Heel pain can also be caused by a stress
fracture in the heel, bursitis, tendonitis, bone cysts, and rheumatologic
disorders. If the athlete is not active in impact sports or is not between age 9
and 13 years, other conditions should be considered.
The following are different treatment
options:
Rest and modify activity.
Limit running and high-impact activity to rest the heel and lessen the
pain. Choose one running or jumping sport to play at a time. Substitute
low-impact cross-training activities to maintain cardiovascular fitness.
This can include biking, swimming, using a stair-climber or elliptical
machine, rowing, or inline skating.
Reduce inflammation. Ice
for at least 20 minutes after activity or when pain increases.
Nonsteroidal anti-inflammatory drugs (NSAIDs) may also help.
Stretch the calf. Increase
calf flexibility by doing calf stretches for 30 to 45 seconds several
times per day.
Protect the heel. The shoe
may need to be modified to provide the proper heel lift or arch support.

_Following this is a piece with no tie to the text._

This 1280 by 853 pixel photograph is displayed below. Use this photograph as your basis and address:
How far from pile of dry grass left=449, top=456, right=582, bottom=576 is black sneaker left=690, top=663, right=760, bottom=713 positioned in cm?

Select a shoe with good arch support and heel lift if possible. Try heel
lifts or heel cups in sports shoes, especially cleats. Try arch support
in cleats if flat feet contribute to the problem.
Take it one step at a time.
Gradually resume running and impact activities as symptoms allow.
Sever’s disease usually goes away when
the growth plate (apophysis) matures, which should be by age 12 to 13 years in
females and 13 to 14 years in males.